### Task to complete
Please copy the records starting at the line that has "Observing this photograph, which" and ending with the line that has "Examining the image, would", and swap every "white truck" for "pickup truck" while leaving all else unchanged.
# Data entries start
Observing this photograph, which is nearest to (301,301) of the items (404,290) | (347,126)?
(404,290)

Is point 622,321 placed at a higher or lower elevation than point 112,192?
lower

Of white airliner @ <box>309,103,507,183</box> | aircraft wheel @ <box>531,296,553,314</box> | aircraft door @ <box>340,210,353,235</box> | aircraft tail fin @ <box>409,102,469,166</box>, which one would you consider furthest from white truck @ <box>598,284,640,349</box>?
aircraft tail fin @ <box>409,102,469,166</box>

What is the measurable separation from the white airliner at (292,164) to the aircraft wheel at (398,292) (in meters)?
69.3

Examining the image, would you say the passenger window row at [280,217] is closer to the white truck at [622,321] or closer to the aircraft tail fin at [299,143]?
# Data entries end
# Data entries start
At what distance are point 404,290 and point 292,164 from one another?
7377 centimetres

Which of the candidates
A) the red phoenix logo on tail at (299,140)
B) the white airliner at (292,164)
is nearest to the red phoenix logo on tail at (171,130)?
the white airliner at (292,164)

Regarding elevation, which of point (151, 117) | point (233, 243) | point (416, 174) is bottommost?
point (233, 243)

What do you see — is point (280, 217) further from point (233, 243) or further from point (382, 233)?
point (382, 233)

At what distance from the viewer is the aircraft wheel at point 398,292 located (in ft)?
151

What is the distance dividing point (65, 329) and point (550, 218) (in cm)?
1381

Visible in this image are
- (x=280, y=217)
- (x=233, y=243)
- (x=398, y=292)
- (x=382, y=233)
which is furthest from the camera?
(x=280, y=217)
# Data entries end
### Full solution
Observing this photograph, which is nearest to (301,301) of the items (404,290) | (347,126)?
(404,290)

Is point 622,321 placed at a higher or lower elevation than point 112,192?
lower

Of white airliner @ <box>309,103,507,183</box> | aircraft wheel @ <box>531,296,553,314</box> | aircraft door @ <box>340,210,353,235</box> | aircraft tail fin @ <box>409,102,469,166</box>, which one would you consider furthest from pickup truck @ <box>598,284,640,349</box>?
aircraft tail fin @ <box>409,102,469,166</box>

What is the measurable separation from the white airliner at (292,164) to the aircraft wheel at (398,292) (in meters)?
69.3

Examining the image, would you say the passenger window row at [280,217] is closer to the pickup truck at [622,321] or closer to the aircraft tail fin at [299,143]?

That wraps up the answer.